The providers that are most comfortable navigating the system do more in the room for obvious reasons. Generally the providers do their notes immediately after leaving the exam room so writing things down is unnecessary. The big concern is that they don't want to appear like they are paying more attention to the computer than to the patient; a concern that has been mentioned more than once by our patient population during satisfaction surveys.

It's still a moving target though, and many of our providers are becoming more and more confident as the days march on.

Michael Aratow said...

Michael-

I have heard from both sides of the fence on the issue of tablets versus workstations.

The previous comments have well documented the matrix that must be considered in assessing this technology: patient perception, provider perception and IT perception.

I have some personal experience with tablets in the emergency room setting.

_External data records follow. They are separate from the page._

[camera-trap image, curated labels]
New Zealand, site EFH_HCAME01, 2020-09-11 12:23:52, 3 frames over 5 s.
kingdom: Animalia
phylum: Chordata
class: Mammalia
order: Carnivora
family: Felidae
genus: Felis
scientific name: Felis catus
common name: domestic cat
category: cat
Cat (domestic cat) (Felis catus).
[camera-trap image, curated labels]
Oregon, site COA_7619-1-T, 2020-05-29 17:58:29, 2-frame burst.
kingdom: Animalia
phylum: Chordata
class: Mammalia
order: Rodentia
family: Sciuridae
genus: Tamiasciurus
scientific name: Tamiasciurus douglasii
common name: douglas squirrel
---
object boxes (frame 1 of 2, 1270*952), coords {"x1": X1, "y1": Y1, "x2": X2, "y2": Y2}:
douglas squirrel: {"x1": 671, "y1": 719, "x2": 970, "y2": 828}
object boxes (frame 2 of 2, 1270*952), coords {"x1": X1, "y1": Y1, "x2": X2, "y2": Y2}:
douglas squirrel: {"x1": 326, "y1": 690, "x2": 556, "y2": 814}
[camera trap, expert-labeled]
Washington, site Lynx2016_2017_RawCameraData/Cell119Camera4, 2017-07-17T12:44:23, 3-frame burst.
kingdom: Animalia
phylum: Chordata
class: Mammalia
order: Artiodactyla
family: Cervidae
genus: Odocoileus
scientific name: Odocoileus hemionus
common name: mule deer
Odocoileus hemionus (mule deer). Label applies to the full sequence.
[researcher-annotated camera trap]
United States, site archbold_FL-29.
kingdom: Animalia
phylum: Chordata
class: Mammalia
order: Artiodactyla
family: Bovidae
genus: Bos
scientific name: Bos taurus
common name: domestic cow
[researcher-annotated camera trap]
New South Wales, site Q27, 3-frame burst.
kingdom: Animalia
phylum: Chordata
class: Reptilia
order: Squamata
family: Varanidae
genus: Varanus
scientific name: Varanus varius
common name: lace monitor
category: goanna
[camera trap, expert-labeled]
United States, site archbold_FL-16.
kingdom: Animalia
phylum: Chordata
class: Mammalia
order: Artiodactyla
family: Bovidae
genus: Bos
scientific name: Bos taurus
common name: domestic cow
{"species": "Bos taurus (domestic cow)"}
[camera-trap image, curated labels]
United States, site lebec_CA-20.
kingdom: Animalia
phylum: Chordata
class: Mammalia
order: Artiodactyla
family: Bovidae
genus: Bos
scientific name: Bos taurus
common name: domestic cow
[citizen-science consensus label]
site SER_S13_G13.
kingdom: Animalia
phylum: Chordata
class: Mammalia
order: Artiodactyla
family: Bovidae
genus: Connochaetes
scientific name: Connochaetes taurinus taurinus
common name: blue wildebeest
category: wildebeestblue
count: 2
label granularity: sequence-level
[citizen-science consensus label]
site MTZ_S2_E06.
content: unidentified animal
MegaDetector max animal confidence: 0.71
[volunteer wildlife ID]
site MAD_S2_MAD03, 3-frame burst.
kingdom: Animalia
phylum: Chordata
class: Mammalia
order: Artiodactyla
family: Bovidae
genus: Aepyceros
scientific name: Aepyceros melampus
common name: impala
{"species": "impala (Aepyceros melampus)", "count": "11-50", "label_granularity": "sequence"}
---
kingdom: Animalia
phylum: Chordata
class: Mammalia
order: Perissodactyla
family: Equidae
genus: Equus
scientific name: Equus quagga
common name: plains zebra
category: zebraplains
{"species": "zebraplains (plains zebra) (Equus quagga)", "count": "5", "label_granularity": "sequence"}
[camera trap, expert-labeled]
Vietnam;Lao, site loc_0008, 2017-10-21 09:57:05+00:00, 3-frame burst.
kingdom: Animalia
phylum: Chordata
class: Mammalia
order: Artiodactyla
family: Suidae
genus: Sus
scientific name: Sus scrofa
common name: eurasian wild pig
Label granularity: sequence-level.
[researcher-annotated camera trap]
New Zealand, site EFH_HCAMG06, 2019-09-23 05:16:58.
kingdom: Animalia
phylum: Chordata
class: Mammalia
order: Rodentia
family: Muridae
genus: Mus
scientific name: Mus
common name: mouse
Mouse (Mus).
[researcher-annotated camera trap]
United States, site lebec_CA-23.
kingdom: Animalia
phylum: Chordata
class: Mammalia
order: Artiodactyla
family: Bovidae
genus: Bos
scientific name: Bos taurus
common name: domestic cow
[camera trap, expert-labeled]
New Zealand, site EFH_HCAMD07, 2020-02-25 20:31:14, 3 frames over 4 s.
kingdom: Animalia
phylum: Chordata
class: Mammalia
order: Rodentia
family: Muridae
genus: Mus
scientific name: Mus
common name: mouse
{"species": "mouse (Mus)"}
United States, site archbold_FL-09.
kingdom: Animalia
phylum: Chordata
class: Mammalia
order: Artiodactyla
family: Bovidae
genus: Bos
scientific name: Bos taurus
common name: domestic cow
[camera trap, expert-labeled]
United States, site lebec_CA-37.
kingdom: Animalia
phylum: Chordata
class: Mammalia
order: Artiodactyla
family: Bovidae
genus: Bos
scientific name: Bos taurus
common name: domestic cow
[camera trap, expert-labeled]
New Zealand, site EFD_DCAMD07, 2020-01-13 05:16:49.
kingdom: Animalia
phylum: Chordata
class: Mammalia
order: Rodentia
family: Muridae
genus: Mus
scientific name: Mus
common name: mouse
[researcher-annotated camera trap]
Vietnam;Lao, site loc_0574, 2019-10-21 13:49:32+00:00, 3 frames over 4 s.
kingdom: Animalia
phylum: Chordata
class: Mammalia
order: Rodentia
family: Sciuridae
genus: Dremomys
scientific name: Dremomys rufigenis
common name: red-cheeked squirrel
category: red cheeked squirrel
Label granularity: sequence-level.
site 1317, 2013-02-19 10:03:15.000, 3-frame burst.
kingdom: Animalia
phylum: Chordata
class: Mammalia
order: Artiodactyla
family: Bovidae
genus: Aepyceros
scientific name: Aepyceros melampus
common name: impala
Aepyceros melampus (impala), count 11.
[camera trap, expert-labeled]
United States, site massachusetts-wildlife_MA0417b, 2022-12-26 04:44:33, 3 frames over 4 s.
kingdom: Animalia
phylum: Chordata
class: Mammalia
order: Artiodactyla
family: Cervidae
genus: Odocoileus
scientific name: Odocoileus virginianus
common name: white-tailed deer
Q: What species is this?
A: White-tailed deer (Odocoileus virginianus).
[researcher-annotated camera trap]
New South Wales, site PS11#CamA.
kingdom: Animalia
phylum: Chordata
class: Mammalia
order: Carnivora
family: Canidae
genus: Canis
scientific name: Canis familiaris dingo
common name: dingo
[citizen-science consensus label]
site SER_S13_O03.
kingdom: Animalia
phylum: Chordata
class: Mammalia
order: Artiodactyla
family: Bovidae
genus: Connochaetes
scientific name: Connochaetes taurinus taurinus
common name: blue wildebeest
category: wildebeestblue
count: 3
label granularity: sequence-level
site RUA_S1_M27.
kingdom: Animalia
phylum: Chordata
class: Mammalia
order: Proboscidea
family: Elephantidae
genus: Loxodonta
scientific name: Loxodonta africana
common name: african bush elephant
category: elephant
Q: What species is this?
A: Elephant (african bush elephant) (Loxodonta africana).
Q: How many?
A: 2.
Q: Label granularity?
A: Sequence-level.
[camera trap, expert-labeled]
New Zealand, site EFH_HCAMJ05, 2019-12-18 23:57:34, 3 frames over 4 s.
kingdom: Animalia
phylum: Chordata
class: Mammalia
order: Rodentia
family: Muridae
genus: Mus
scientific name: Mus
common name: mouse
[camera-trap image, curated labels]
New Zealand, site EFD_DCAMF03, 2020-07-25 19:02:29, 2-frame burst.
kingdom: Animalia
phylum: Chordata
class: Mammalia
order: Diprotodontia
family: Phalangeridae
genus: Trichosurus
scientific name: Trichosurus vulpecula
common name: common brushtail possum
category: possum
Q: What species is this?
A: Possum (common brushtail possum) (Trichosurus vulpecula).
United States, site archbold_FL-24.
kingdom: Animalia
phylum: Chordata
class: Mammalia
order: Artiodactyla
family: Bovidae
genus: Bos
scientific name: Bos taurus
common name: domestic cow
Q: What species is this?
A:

If the templates are well created, I can have adequate eye contact with patients while taking the HPI. Being able to order in the patient's presence provides an impetus to review the course of treatment and why you are doing specific tests. I would then have to go back to my desk and fill in any HPI details and my physical exam findings. I didn't use the tablet extensively because the wireless connectivity was sporadic, and I couldn't tolerate the lack of reliability.

One of our site visits when we were looking for an AEMR vendor was to a pediatric practice using eCW. They loved their tablets and their patients seemed to not mind them. A bonus for tablet use in the pediatric setting is that a computer doesn't remain in the exam room and exposed to the "elements": kids like to use the keyboards as drums and the monitor as a canvas for fingerpainting or other hands on creative modalities.

Financially, tablets are more expensive, unless you can find the ROI in removing both an personal office PC and exam room PC. They also present more of a security risk and require additional software to "self-destruct" the data if get into the wrong hands.

Finally, our IT department found some shortcomings in the tablet version of Microsoft XP which were addressed in the tablet version of Vista, but there are no plans to support Vista by them at this time.

We did give our peditricians the option to use the tablets, but after they tried them out, they opted instead for a wall unit mount for a workstation which stows everything away from inquiring hands.

Mike

Michael Thompson said...

Thank you to everyone for your excellent comments. This was very helpful.

NancyO said...

Seems to be more ergonomic issues with laptops.

Dean Germano said...

With respect to Ergonomics, we brought in a erognomics specialist who works with our Worker's Comp carrier (most carriers have them on contract, often at little or no cost to their clients). He went to each provider's work station; in the exam rooms, the charting areas (outside of the exam rooms) and their offices. We did this because we began to hear from primarily the clinicians that they were having neck, back, arm pain. This was an early warning sign. From these visits we learned a few things: (1) Laptops are the worst for ergonomic reasons as you tend to hunch over and the head, neck and arm angles are horrible (something to mention to you kids as well). The wall arms in our exam rooms were seen as generally good but the newer wall arms that allow the keyboard and the screen to move apart independantly rather than as one unit were seen as the best as clincians height and body shape are major factors in good ergomontics. (2) Desktops at the charting station and offices should be aligned to the clinician's height and if using a chair, that should be factored in. The screen should be high enough to maintain good posture - again a ergonomic specialists can help with this. (3) Laptops are tough as there are no great ways to make it better except for keyboard angles (with hands and wrists)and trying to keep good posture (not using it on a bed or floor).
In general, as a lesson for a practice going down the EMR road, it is a good idea to bring in one of these people. Most of the fixes were not expensive and can not only save on future WC costs but also help to save a career of a clinician or staff member.